AI prompts
base on AI-Powered Watermark Remover using Florence-2 and LaMA Models: A Python application leveraging state-of-the-art deep learning models to effectively remove watermarks from images with a user-friendly PyQt6 interface. # WatermarkRemover-AI
**AI-Powered Watermark Removal Tool using Florence-2 and LaMA Models**
🇬🇧 English | 🇫🇷 Français | 🇨🇳 䏿–‡ | 🇯🇵 日本語 | 🇧🇷 Português | 🧠Brainrot
[](https://opensource.org/licenses/MIT)
---
## Overview
`WatermarkRemover-AI` is a cutting-edge application that leverages AI models for precise watermark detection and seamless removal. Perfect for removing watermarks from AI-generated videos like Sora, Sora 2, Runway, and others.
It uses Florence-2 from Microsoft for watermark identification and LaMA for inpainting to fill in the removed regions naturally.
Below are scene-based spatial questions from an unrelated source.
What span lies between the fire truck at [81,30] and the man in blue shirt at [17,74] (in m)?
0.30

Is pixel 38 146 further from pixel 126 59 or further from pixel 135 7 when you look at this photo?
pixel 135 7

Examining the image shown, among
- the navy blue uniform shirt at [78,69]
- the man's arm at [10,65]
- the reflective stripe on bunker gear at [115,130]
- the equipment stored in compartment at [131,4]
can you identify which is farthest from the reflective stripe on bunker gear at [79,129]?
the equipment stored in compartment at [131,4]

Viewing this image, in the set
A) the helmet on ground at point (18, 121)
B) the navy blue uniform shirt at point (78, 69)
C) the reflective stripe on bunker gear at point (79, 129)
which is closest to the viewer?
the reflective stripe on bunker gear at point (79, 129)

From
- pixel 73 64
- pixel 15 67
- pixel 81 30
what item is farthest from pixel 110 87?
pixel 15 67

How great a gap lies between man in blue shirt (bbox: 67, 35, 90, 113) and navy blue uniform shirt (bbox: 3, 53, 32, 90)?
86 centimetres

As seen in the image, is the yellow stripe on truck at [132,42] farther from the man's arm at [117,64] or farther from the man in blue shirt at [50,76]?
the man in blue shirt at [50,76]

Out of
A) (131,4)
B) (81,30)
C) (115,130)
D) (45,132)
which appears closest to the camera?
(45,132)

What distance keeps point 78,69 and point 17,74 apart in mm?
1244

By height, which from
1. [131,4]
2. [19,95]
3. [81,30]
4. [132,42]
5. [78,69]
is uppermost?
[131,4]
The software features a modern GUI built with PyWebview for an accessible and intuitive experience.
## Screenshot

## Demo
https://github.com/user-attachments/assets/505be2a8-8eda-4def-90b6-5a4ceefee456
---
## Features
- **Smart Detection** - AI-powered watermark detection using Florence-2
- **Seamless Removal** - LaMA inpainting for natural-looking results
- **Video Support** - Process videos with two-pass detection and audio preservation
- **AI Video Ready** - Remove watermarks from Sora, Sora 2, Runway, and other AI-generated videos
- **Batch Processing** - Handle entire folders at once
- **Preview Mode** - Preview detected watermarks before processing
- **Fade In/Out Handling** - Extend masks for watermarks that fade in/out
- **GPU Acceleration** - CUDA support for faster processing
- **Multi-Language UI** - Available in English, French, Chinese, Japanese, Portuguese, and more
- **Themes** - Multiple UI themes to choose from
---
## Installation
### Windows
The setup script downloads a portable Python environment automatically - no system Python required.
```powershell
git clone https://github.com/D-Ogi/WatermarkRemover-AI.git
cd WatermarkRemover-AI
.\setup.ps1
```
After setup, double-click `run.bat` to launch the app.
### Linux / macOS
Requires Python 3.10+ installed on your system.
```bash
git clone https://github.com/D-Ogi/WatermarkRemover-AI.git
cd WatermarkRemover-AI
chmod +x setup.sh
./setup.sh
```
After setup, run `./run.sh` to launch the app.
### Optional: FFmpeg
Install FFmpeg to preserve audio when processing videos:
- **Windows**: Download from [ffmpeg.org](https://ffmpeg.org/download.html) and add to PATH
- **Linux**: `sudo apt install ffmpeg`
- **macOS**: `brew install ffmpeg`
---
## Usage
### GUI Mode
1. Run the app (`run.bat` on Windows, `./run.sh` on macOS/Linux)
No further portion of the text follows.